(Listing from a data collection)
::::

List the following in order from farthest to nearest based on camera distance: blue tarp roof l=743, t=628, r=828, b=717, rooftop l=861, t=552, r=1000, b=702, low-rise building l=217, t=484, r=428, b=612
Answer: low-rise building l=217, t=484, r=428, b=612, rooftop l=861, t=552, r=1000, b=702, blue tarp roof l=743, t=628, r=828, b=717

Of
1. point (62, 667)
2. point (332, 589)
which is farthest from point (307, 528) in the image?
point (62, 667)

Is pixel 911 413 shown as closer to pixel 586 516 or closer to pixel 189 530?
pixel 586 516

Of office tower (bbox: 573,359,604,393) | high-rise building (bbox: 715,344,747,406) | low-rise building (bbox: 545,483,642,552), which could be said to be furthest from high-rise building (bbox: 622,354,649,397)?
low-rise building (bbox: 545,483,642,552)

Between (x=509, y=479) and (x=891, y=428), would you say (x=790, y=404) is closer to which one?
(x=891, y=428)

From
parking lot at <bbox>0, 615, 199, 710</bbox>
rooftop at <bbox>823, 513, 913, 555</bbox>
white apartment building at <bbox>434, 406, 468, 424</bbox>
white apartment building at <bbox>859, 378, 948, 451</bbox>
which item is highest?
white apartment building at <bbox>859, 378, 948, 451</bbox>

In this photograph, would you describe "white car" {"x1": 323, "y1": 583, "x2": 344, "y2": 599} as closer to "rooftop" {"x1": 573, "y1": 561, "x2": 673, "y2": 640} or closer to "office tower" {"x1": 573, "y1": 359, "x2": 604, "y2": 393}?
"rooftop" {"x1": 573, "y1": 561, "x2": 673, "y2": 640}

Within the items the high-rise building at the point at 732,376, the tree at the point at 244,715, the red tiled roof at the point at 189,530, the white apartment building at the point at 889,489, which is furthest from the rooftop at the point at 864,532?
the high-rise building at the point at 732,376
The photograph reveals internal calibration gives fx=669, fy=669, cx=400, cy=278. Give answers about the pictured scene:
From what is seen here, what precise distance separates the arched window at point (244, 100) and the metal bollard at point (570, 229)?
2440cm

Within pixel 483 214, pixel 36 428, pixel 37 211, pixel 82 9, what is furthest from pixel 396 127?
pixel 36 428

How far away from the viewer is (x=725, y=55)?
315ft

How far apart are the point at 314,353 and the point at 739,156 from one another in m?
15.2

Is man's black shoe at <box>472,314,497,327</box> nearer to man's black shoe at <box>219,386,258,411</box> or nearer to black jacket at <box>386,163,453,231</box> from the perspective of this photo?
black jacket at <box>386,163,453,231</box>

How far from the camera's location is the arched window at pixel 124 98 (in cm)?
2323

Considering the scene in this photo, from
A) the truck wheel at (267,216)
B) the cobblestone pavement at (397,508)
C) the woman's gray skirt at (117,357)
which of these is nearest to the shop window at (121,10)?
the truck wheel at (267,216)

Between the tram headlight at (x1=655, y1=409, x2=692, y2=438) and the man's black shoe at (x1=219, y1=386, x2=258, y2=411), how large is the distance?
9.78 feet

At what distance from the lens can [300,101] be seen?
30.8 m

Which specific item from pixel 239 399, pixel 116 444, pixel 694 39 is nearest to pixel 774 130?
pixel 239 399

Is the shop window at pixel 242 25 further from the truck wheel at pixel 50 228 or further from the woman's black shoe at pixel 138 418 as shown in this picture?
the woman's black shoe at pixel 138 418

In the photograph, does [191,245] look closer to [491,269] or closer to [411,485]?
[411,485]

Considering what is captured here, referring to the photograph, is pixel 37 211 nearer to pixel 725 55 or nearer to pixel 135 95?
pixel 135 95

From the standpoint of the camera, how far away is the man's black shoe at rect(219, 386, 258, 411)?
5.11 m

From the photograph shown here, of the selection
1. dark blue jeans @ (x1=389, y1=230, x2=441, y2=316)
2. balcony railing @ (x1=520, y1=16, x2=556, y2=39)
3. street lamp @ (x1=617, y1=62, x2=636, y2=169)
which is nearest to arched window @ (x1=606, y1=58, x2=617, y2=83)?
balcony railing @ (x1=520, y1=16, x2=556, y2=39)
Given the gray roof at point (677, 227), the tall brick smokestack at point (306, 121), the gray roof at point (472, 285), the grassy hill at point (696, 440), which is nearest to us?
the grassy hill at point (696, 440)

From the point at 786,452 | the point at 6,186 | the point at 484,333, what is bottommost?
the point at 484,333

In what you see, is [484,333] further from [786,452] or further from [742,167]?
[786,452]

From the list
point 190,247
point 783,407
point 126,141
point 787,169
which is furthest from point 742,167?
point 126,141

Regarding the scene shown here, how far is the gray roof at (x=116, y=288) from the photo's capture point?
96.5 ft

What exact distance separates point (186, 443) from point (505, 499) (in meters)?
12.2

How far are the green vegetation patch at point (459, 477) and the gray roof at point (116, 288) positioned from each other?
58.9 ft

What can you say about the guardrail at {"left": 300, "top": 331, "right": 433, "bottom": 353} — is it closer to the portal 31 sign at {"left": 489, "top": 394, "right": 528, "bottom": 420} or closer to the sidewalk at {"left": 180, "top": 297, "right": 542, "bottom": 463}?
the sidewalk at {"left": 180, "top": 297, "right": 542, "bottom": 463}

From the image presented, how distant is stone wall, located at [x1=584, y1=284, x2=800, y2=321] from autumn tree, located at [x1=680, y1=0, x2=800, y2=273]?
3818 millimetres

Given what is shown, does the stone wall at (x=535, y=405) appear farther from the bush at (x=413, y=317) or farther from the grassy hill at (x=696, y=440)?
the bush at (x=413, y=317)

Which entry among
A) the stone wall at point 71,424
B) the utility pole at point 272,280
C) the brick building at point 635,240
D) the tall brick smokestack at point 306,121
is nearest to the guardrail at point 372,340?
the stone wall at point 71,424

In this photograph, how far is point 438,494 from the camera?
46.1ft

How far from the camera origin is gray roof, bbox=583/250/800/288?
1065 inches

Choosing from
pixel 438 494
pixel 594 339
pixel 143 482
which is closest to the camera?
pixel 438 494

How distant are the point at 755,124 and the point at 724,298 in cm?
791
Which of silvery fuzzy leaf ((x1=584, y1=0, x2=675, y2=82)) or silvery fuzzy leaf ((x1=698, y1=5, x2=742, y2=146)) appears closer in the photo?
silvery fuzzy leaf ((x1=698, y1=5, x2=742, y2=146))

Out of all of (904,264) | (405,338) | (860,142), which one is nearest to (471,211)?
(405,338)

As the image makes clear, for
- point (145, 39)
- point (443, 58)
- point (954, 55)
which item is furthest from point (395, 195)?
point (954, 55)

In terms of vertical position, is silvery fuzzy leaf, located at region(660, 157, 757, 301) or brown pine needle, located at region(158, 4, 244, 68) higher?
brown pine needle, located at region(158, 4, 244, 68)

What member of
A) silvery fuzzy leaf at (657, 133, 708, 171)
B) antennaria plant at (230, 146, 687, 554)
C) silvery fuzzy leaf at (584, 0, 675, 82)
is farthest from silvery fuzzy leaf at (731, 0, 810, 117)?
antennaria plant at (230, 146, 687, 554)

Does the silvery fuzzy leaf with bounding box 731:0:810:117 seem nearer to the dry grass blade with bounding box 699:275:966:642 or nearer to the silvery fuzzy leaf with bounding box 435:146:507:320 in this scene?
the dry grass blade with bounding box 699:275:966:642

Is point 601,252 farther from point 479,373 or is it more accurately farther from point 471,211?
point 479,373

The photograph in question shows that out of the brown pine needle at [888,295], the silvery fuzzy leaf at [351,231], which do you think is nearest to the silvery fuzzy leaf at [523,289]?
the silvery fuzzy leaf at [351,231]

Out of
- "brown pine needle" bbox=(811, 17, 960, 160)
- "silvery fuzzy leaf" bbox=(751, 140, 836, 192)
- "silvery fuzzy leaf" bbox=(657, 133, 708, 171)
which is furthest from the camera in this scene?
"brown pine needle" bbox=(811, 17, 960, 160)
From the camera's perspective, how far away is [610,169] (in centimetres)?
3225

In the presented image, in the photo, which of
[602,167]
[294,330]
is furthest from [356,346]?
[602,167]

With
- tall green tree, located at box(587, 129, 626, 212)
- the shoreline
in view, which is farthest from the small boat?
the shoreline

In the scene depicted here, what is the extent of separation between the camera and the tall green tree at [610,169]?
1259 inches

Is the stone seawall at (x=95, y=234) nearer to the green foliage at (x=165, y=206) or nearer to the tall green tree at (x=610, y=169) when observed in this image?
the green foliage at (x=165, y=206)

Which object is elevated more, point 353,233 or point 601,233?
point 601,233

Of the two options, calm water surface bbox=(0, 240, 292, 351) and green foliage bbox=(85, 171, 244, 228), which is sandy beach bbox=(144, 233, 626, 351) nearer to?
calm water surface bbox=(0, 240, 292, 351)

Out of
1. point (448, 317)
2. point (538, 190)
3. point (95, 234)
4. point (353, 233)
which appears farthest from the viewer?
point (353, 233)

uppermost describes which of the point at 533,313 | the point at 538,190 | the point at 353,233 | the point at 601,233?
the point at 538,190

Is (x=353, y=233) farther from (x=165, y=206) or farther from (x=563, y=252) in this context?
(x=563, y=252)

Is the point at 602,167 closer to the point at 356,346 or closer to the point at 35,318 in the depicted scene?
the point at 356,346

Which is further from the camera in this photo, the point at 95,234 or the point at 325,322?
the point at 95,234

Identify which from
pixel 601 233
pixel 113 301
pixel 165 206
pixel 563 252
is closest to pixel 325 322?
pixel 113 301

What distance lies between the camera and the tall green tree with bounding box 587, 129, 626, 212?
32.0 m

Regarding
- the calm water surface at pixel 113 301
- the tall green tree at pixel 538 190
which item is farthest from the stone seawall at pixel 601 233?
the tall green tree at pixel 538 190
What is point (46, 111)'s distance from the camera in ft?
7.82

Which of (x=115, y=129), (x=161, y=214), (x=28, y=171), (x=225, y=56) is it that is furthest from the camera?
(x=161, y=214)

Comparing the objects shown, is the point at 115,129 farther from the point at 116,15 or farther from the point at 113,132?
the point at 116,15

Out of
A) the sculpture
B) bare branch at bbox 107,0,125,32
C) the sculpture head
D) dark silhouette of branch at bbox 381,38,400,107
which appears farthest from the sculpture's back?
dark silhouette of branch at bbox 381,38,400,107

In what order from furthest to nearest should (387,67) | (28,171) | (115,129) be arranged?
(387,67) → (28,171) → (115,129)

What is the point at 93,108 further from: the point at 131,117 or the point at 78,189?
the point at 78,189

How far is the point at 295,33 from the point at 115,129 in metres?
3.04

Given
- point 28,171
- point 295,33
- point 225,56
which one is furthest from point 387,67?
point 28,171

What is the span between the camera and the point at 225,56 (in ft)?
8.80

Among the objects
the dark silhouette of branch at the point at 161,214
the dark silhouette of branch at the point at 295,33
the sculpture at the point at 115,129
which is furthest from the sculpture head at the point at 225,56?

::::

• [Given exercise]:
Copy the listing above word for word, starting at the line that contains "What distance lies" and continuing through the end of the listing.

• [Finished task]:
What distance lies between the camera and the tall green tree with bounding box 587, 129, 626, 212?
32.0 m

Regarding
- the calm water surface at pixel 113 301
- the tall green tree at pixel 538 190
which item is farthest from the stone seawall at pixel 601 233?
the tall green tree at pixel 538 190
What is point (46, 111)'s distance from the camera in ft?
7.82

Which of (x=115, y=129), (x=161, y=214), (x=28, y=171), (x=225, y=56) is it that is furthest from the camera?
(x=161, y=214)

Comparing the objects shown, is the point at 115,129 farther from the point at 116,15 or farther from the point at 113,132?
the point at 116,15

Out of
A) the sculpture
B) bare branch at bbox 107,0,125,32
C) the sculpture head
D) dark silhouette of branch at bbox 381,38,400,107
which appears farthest from the sculpture's back?
dark silhouette of branch at bbox 381,38,400,107

In what order from furthest to nearest should (387,67) | (28,171) | (115,129) be arranged?
(387,67) → (28,171) → (115,129)

What is the point at 93,108 further from: the point at 131,117 or the point at 78,189?
the point at 78,189

How far is the point at 295,33 from the point at 115,129 in metres?
3.04

Given
- point 28,171
- point 295,33
- point 225,56
which one is furthest from point 387,67?
point 28,171

What is the span between the camera and the point at 225,56 (in ft)?
8.80

Among the objects
the dark silhouette of branch at the point at 161,214
the dark silhouette of branch at the point at 295,33
the sculpture at the point at 115,129
which is furthest from the sculpture head at the point at 225,56?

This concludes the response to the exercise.